LONDON — As Blighty commercial broadcaster ITV’s stock price continues to slide, there is growing pressure on its restructured international operation to perform.
At this month’s Mip TV sales mart in Cannes, Peter Iacono, the new head of ITV Worldwide, outlined ambitious plans to launch international channels.
Iacono is one of three U.S. toppers, each with a Hollywood studio background, hired by ITV Global Content head Dawn Airey, who herself joined ITV in October, to help double revenues to $2.4 billion by 2012.
The other new executives are Paul Buccieri, CEO of Granada America, and Lee Bartlett, chief operating officer of Global Content, each hired from different parts of the Fox empire.
With more than 15 years experience across the Atlantic, Iacono joined ITV two months ago from Sony Motion Pictures Group, where he was acting prexy of international features.
Is there any real difference in working in the U.K.? “The language and the nuance are a little bit different,” he observes. “But the underlying tone is just as aggressive. If anything, there is more pressure here.”
Iacono has wasted no time in reshaping ITV’s distribution activities, with new teams formed to run TV licensing, home entertainment and merchandising.
“We are looking at how we can maximize the potential of every program and asset that we have,” he adds.
On the international channels front, where ITV barely has its foot in the door compared with BBC Worldwide, which runs channels across the globe including cable web BBC America, Iacono is starting virtually from scratch.
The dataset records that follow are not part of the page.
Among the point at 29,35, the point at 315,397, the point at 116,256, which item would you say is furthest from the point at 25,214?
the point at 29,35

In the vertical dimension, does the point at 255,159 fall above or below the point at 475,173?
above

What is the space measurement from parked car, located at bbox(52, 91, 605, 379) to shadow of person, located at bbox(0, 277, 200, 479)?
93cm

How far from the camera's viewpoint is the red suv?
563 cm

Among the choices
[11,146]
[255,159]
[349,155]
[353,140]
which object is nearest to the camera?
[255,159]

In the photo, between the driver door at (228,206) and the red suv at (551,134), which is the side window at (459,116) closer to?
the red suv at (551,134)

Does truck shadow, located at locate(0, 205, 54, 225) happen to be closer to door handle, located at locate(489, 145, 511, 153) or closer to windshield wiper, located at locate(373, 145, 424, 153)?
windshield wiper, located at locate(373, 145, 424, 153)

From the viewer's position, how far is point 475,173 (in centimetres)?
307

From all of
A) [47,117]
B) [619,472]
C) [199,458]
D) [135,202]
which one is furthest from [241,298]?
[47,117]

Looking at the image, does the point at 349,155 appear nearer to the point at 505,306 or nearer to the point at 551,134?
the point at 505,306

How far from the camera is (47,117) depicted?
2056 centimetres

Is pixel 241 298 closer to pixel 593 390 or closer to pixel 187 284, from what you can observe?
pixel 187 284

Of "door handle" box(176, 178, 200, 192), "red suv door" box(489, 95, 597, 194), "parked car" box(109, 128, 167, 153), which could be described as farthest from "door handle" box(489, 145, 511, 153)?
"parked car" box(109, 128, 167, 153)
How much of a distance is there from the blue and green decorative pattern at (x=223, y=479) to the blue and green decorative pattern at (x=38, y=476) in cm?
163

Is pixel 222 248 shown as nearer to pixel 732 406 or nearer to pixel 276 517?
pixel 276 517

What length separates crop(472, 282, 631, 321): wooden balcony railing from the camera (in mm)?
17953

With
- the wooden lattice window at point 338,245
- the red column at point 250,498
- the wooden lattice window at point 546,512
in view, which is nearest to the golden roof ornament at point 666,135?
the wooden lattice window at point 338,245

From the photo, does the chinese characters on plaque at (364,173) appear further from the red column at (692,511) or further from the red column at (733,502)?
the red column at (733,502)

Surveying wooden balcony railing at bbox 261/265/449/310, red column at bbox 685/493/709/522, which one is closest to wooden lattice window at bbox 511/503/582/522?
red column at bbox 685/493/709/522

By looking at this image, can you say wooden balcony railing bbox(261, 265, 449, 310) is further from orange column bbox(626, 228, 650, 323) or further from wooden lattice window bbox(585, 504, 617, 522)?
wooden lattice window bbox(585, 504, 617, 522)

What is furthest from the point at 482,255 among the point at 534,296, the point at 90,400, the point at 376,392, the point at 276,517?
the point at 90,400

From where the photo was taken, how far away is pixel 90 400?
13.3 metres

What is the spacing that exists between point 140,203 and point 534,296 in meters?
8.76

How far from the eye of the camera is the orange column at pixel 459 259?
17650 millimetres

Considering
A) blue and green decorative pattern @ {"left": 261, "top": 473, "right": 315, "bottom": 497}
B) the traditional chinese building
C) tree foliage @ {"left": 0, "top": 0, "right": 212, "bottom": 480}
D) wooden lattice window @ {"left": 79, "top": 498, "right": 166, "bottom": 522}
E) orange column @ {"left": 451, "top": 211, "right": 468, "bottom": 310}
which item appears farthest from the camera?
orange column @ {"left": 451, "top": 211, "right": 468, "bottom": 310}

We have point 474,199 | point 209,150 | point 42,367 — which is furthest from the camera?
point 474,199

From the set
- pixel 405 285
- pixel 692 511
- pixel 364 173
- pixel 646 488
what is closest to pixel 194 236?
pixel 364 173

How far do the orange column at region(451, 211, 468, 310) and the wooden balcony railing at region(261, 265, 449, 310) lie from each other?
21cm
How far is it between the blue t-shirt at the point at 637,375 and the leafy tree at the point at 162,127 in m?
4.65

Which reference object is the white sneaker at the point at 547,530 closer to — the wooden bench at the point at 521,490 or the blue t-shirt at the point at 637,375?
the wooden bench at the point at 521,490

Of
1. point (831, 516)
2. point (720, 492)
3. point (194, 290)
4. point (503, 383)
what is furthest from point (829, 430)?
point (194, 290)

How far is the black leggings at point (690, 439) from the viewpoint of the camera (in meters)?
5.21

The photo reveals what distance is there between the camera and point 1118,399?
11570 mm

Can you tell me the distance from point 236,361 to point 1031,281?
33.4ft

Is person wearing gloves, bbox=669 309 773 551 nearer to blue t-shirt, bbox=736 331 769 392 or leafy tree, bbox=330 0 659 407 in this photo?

“We’d love to be in the network business outside the U.K,” Iacono explains. “By this I mean traditional linear channels plus nonlinear networks like IPTV. ITV has two great skills sets, broadcast and production, which we can harness.
“We need to get a few successes under our belt, and then we’ll see about the U.S.”
There is a lot of hard work to be done.
Reality skein “Hell’s Kitchen,” a hit for Fox Stateside, is a $100 million global franchise for ITV, but more successes on this scale are required.
As Airey told a U.K. industry talking shop last month: “If I can deliver a new ‘Hell’s Kitchen’ every year, then ITV is well on the road to recovery. That’s easy to say but difficult to do.
“We haven’t been good at brand extensions to date. … BBC Worldwide is an absolute powerhouse and I want to give them a run for their money.”